▶ _Passage provided_:
Rasikan (English: Admirer) is a 2004 Malayalam film directed by Lal Jose and written by Murali Gopy starring Dileep in the lead role with Murali Gopy, Biju Menon, Samvrutha Sunil, Sishwa, Siddharth, Sukumari, Kalabhavan Abi, Aniyappan and Jagathy Sreekumar in the supporting roles. This was Samvrutha Sunil and Murali Gopy's debut film. The movie was an average hit.

Synopsis
Sivankutty is a big fan of Super star Mohanlal aka Lalettan. A part-time mechanic, Sivankutty ekes out a living selling movie tickets in the black. It is at this stage that comely Karishma walks into his life. Karishma is an engineering student who happens to be staying in a hostel near Sivankutty's house. In no time, Sivankutty is bowled over by Karishma's curls and charms. But Sivankutty's cousin Thanki is in love with him, of which Sivankutty is unaware.

A local dada, Kaala Bhaskaran, has killed a policeman and is in jail. Beside herself with grief, the policeman's mother goes mad. Since Bhaskaran was a terror in the village, no one is ready to testify against him. But the plight of the old woman moves Sivankutty, who musters courage to give evidence against the goon. A pep talk by the local inspector Kapil Dev also gives Sivankutty the courage to take on Kaala Bhaskaran. The daring deed makes him a hero in the village.

Captioned web images:

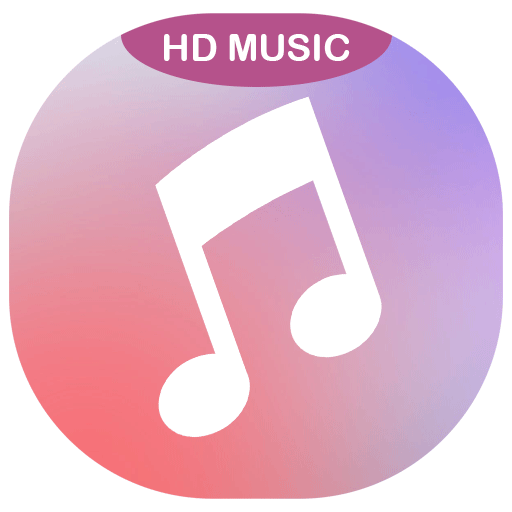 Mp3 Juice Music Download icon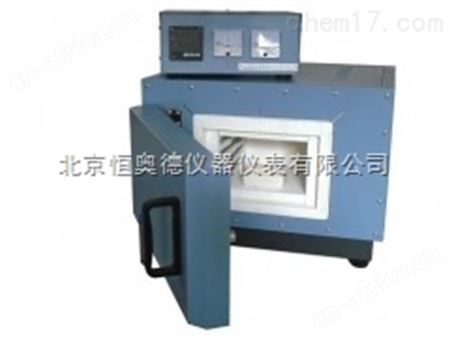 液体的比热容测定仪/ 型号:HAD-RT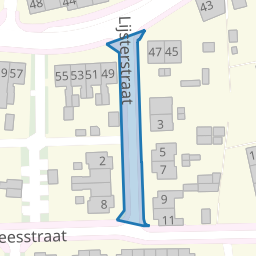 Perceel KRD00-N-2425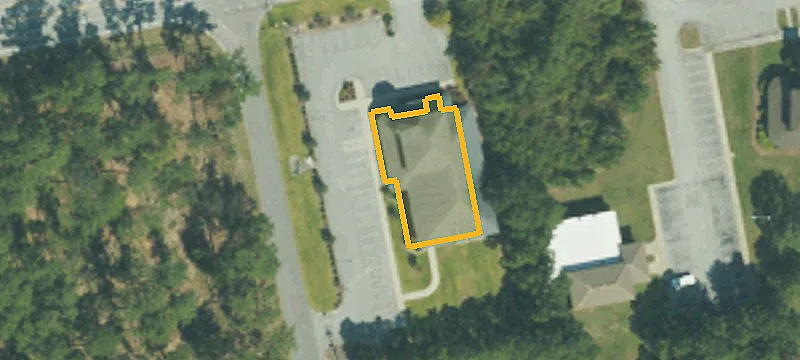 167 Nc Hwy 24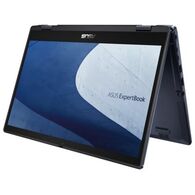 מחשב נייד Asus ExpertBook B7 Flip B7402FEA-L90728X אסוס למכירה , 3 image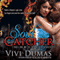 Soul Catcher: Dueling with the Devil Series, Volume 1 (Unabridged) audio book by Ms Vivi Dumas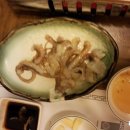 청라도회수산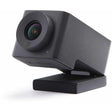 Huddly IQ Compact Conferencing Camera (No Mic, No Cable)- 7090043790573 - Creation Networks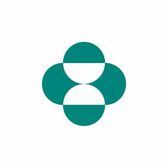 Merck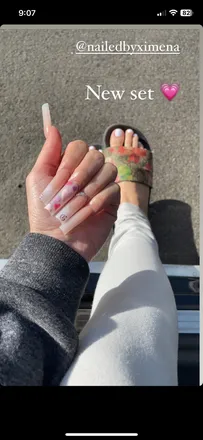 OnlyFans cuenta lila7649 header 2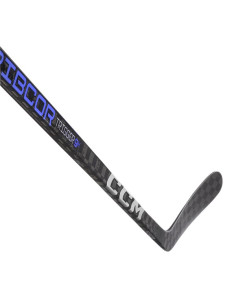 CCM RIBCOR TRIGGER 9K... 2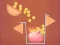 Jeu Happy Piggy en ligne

▶ _Tasks_:
A) Condense the paragraph of the Rasikan passage that begins "A local dada, Kaala Bhaskaran" into a short bulleted list that keeps its main facts.
B) According to the Rasikan passage, which two people made their film debut in this movie?
C) Return the part of the Rasikan passage between "A local dada, Kaala" and "in the village.", inclusive.
The entries were drawn from a different source than the Rasikan passage.

▶ _Results of the tasks_:
A)
- Kaala Bhaskaran, a local dada, has killed a policeman and is in jail.
- The policeman's mother goes mad with grief.
- Because Bhaskaran terrorized the village, no one will testify against him.
- Moved by the old woman's plight, Sivankutty gathers the courage to give evidence.
- A pep talk from local inspector Kapil Dev further encourages him.
- His daring act makes him a hero in the village.

B) Samvrutha Sunil and Murali Gopy.

C)
A local dada, Kaala Bhaskaran, has killed a policeman and is in jail. Beside herself with grief, the policeman's mother goes mad. Since Bhaskaran was a terror in the village, no one is ready to testify against him. But the plight of the old woman moves Sivankutty, who musters courage to give evidence against the goon. A pep talk by the local inspector Kapil Dev also gives Sivankutty the courage to take on Kaala Bhaskaran. The daring deed makes him a hero in the village.